Смехов: — Нет-нет, сначала удар, потом меняются шпагами и ударяет тот его. Они оба друг друга ранят.
Филатов: — Юрий Петрович, я здесь не присутствую, в этой сцене вообще?
Любимов: — Вы там стоите, вам начинать сейчас финал. Дайте ему бокал из портала.
Гамлет
Так на же, самозванец-душегуб!
Глотай свою жемчужину в растворе!
Как, и рапира с ядом? Так ступай,
Отравленная сталь, по назначенью!
<…>
Все кончено, Гораций.
Прощай, расскажешь правду обо мне
Непосвященным.
Боже мой, каким
Бесславием покроюсь я в потомстве…
Любимов (в
Странное у вас пребывание на сцене. Спектакль не сыгран, не выпущен, неизвестно, как он выйдет, такое совершенно наплевательское отношение ко всему.
Еще раз переход. Зал выключен. Алик, переход. Затемнение, когда они лежат.
Где у вас череп, Екатерина Андреевна? Что вы не знаете, что репетиция идет, что ли? (…)
Б. ПОКАРЖЕВСКИЙ[173]. Начнем, товарищи!
Пожалуйста, — Михаил Михайлович.
М. МИРИНГОФ[174]. Руководство Управления поручило мне высказать наши соображения по спектаклю.
Вероятно, нет надобности говорить, что произведение «Гамлет» Шекспира в каждую эпоху было предметом, где господствующие классы выявляли свои идеи, свои взгляды; больше того — «Гамлет» использовался самыми различными философскими школами, самыми полярными по своему мировосприятию, по своему миросозерцанию.

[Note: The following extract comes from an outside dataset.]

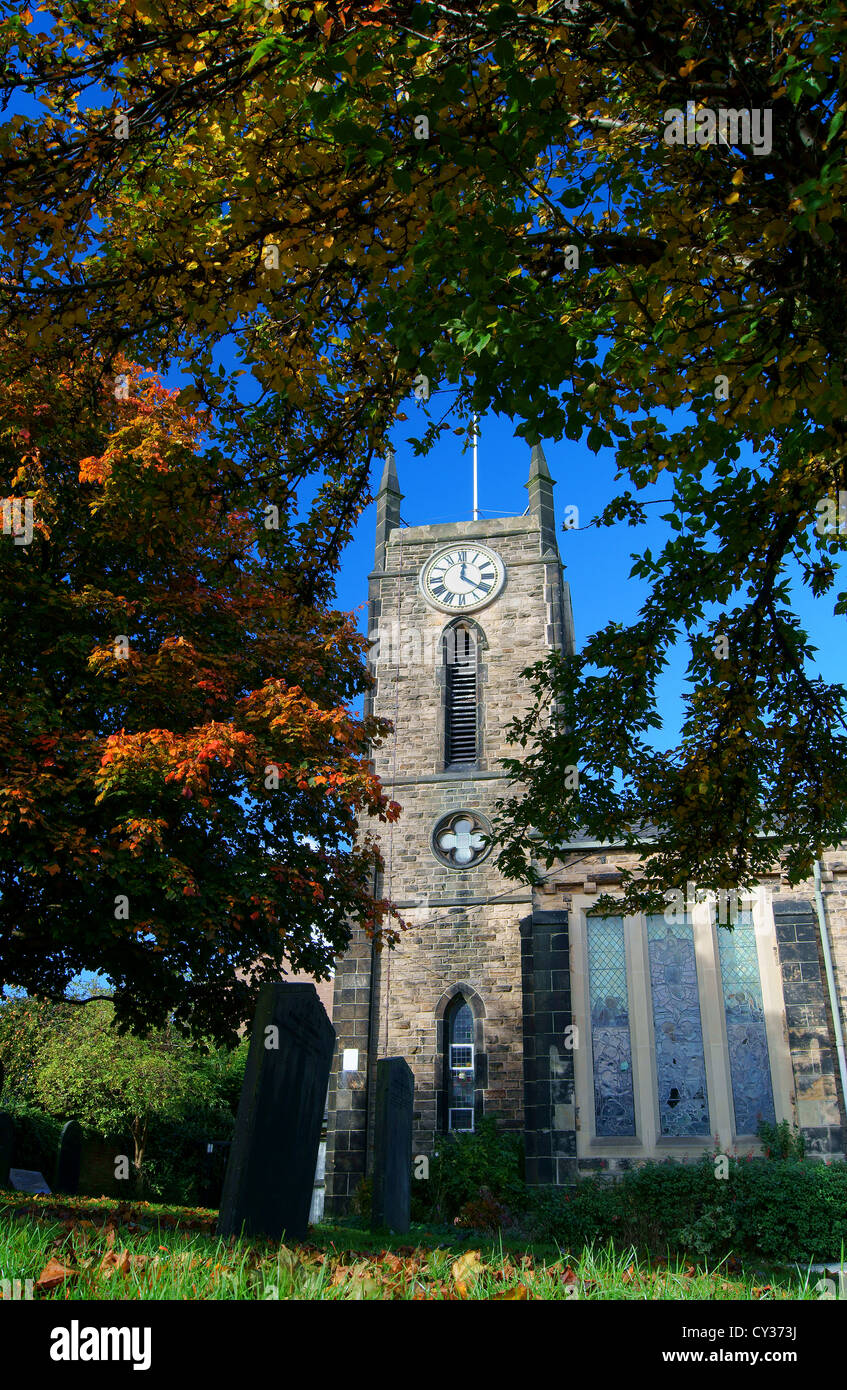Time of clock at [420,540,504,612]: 12:20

Действительно, «Гамлет» является одним из величайших и сложнейших произведений мирового театра. На протяжении многих веков он является спутником духовной жизни человечества, его духовного возмужания.
И в творчестве Шекспира, и особенно в этом великом произведении мы видим движение гуманизма от иллюзий, высвобождения от иллюзий к суровой жизненной правде. Это произведение появилось в то время (я имею в виду эпоху Ренессанса), когда великий Шекспир увидел и вторую сторону этой действительности, ее темный лик, когда перед ним открылось бескрайнее море бедствий, и он указал человечеству на страшную угрозу хищного индивидуализма и вандализма. В «Гамлете» не только изображено общество, порожденное злом, но — что важнее — и осознание зла, стремление постичь его корни. Это произведение, в котором вы чувствуете — ив этом его современное звучание — защиту человечества. Пафос трагедии — это негодование против всесилия зла.
Трагедия Гамлета — это трагедия осознания несовместимости идеалов героя с конкретными, реальными условиями всякого общества, вернее — всякого классового общества, и в этом величие этого произведения, и в этом его бессмертие.
Говоря словами Энгельса, герои трагедии находились в гуще интересов своего времени, принимали живое участие в практической борьбе, становились на сторону той или иной партии и боролись — кто словом и пером, кто мечом, а кто тем и другим вместе. Отсюда — та полнота и сила характеров, которые делают их цельными.